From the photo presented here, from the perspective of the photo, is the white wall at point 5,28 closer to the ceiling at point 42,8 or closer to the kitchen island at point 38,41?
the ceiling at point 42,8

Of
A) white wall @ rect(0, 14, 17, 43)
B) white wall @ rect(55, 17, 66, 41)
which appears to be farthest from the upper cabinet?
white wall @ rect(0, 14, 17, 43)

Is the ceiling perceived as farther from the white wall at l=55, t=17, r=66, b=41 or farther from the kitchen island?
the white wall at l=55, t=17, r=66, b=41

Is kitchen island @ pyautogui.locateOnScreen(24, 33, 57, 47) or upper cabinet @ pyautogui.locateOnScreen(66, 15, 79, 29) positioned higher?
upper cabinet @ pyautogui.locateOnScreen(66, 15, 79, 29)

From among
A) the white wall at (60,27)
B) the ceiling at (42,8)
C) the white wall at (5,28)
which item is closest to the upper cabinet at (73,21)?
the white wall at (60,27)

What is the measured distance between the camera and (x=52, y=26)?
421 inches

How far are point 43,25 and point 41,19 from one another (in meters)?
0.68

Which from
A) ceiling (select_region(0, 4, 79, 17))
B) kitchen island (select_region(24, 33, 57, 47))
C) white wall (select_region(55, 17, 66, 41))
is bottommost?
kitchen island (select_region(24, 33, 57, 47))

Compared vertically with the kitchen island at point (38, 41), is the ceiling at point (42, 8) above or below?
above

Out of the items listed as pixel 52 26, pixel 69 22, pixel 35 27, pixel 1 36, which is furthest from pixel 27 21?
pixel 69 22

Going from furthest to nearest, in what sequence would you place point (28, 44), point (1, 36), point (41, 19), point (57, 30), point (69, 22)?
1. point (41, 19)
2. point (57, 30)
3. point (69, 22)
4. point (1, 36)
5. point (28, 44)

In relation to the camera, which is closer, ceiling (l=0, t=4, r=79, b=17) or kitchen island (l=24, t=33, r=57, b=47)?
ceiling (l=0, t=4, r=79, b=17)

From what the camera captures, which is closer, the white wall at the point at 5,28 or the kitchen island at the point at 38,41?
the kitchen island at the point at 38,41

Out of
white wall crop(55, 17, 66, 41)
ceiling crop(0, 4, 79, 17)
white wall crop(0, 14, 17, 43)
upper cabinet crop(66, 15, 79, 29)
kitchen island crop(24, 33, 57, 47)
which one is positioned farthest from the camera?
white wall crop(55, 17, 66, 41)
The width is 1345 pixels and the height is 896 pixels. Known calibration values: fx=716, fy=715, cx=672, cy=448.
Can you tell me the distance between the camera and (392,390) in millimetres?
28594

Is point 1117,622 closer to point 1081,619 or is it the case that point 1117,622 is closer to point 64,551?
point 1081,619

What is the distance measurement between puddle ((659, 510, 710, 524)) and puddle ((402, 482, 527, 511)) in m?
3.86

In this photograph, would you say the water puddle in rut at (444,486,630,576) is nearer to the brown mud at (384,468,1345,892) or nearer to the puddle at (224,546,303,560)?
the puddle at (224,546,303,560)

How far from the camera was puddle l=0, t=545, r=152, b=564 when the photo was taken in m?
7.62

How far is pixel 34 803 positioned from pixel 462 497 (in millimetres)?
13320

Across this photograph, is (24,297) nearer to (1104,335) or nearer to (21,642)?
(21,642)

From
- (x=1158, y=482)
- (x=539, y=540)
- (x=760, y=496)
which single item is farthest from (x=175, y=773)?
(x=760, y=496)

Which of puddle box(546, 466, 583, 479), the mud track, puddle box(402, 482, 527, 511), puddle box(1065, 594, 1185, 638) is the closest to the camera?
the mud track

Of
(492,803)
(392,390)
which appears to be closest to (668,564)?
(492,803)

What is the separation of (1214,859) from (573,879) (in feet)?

### Task instructions
From the records above, extract every entry verbatim.

### Right answer
From the photo presented here, from the perspective of the photo, is the white wall at point 5,28 closer to the ceiling at point 42,8 or closer to the kitchen island at point 38,41?
the ceiling at point 42,8

Of
A) white wall @ rect(0, 14, 17, 43)
B) white wall @ rect(55, 17, 66, 41)
which appears to be farthest from the upper cabinet?
white wall @ rect(0, 14, 17, 43)

Is the ceiling perceived as farther from the white wall at l=55, t=17, r=66, b=41 or farther from the kitchen island?
the white wall at l=55, t=17, r=66, b=41

Is kitchen island @ pyautogui.locateOnScreen(24, 33, 57, 47) or upper cabinet @ pyautogui.locateOnScreen(66, 15, 79, 29) positioned higher?
upper cabinet @ pyautogui.locateOnScreen(66, 15, 79, 29)

From among
A) the white wall at (60,27)
B) the ceiling at (42,8)
C) the white wall at (5,28)
which item is closest to the upper cabinet at (73,21)?
the white wall at (60,27)

What is the measured distance between the camera and (x=52, y=26)?
421 inches

How far are point 43,25 and point 41,19 from one another (in meters)?
0.68

Which from
A) ceiling (select_region(0, 4, 79, 17))
B) kitchen island (select_region(24, 33, 57, 47))
C) white wall (select_region(55, 17, 66, 41))
is bottommost?
kitchen island (select_region(24, 33, 57, 47))

Compared vertically with the kitchen island at point (38, 41), is the ceiling at point (42, 8) above or below?
above

Out of the items listed as pixel 52 26, pixel 69 22, pixel 35 27, pixel 1 36, which is furthest from pixel 27 21?
pixel 69 22

Going from furthest to nearest, in what sequence would you place point (28, 44), point (1, 36), point (41, 19), point (57, 30), point (69, 22)?
1. point (41, 19)
2. point (57, 30)
3. point (69, 22)
4. point (1, 36)
5. point (28, 44)

In relation to the camera, which is closer, ceiling (l=0, t=4, r=79, b=17) or kitchen island (l=24, t=33, r=57, b=47)?
ceiling (l=0, t=4, r=79, b=17)

From what the camera captures, which is closer, the white wall at the point at 5,28 or the kitchen island at the point at 38,41?
the kitchen island at the point at 38,41

Out of
white wall crop(55, 17, 66, 41)
ceiling crop(0, 4, 79, 17)
white wall crop(0, 14, 17, 43)
upper cabinet crop(66, 15, 79, 29)
kitchen island crop(24, 33, 57, 47)
which one is positioned farthest from the camera?
white wall crop(55, 17, 66, 41)
The width is 1345 pixels and the height is 896 pixels. Known calibration values: fx=716, fy=715, cx=672, cy=448.
Can you tell me the distance between the camera and (392,390) in millimetres?
28594

Is point 1117,622 closer to point 1081,619 or is it the case that point 1117,622 is closer to point 64,551?
point 1081,619

What is the distance measurement between puddle ((659, 510, 710, 524)) and puddle ((402, 482, 527, 511)) in m?
3.86

In this photograph, would you say the water puddle in rut at (444,486,630,576) is nearer to the brown mud at (384,468,1345,892) or nearer to the puddle at (224,546,303,560)?
the puddle at (224,546,303,560)

How far from the camera was puddle l=0, t=545, r=152, b=564 when the photo was taken in m?
7.62

How far is pixel 34 803 positioned from pixel 462 497 (in millimetres)?
13320

Across this photograph, is (24,297) nearer to (1104,335) or nearer to (21,642)?
(21,642)

From
- (x=1158, y=482)
- (x=539, y=540)
- (x=760, y=496)
which single item is farthest from (x=175, y=773)?
(x=760, y=496)

Which of puddle box(546, 466, 583, 479), the mud track, puddle box(402, 482, 527, 511), puddle box(1065, 594, 1185, 638) is the closest to the camera?
the mud track

Of
(492,803)
(392,390)
which appears to be closest to (668,564)?
(492,803)

What is the separation of (1214,859) from (573,879) (in feet)?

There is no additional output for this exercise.